Ah, cette 4G que les opérateurs nous vantent depuis des années, pour laquelle ils nous vendent des forfaits toujours plus importants à installer sur des smartphones toujours plus chers. Eh bien, cette 4G, elle a un petit défaut : la France est 24e sur 28 pays dans le classement européen de sa couverture. Ce n’est plus une couverture, c’est un gruyère plein de trous. Et dire qu’on payait des abonnements plein pot pour avoir une 4G qui n’en est pas une sur le territoire national ! Les consommateurs auraient raison de se révolter contre Orange, SFR, Free et Bouygues pour tromperie sur la marchandise.

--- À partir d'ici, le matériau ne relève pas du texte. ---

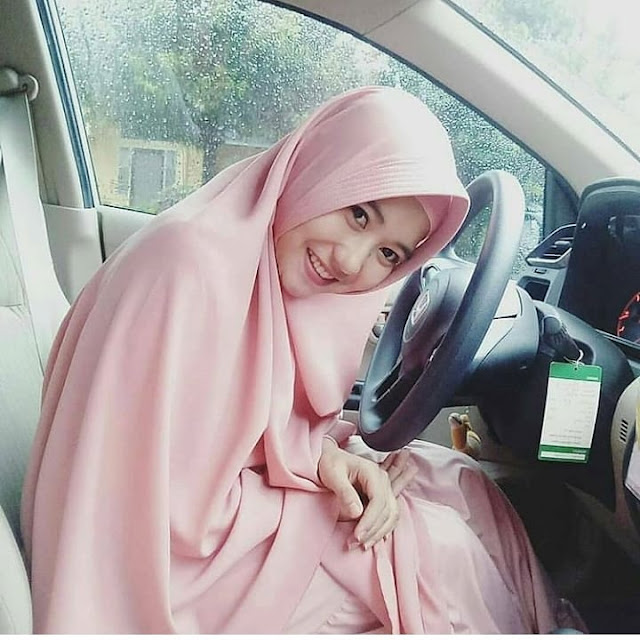 Cute Hijaber Makes It Fall in Love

À côté de ça, les gros opérateurs font du chantage "déploiement de la 5G contre une remise en cause de la neutralité des réseaux". Déployez déjà la 2G puis la 4G et on en reparle après ?
En attendant, l’État, qui n’a pas le sou et prétend réduire la fracture numérique dans l’Hexagone, a offert un gros cadeau à ces opérateurs qui vendent ce qu’ils n’ont pas en magasins. Ils allaient devoir remettre beaucoup d’argent au pot pour renouveler leurs licences d’exploitation, ils vont les avoir gratis. Pendant les dix prochaines années, ils n’auront pas un kopeck à acquitter, pas même les redevances annuelles de 200 millions d’euros. En échange, ils s’engagent à faire disparaitre les zones blanches, les zones grises et autres zones où ni la 4G ni parfois la 3 et la 2 ne passent. Il paraît qu’ils en seront pour plus de 3 milliards… Sus au désert numérique, vive l’Internet pour tous !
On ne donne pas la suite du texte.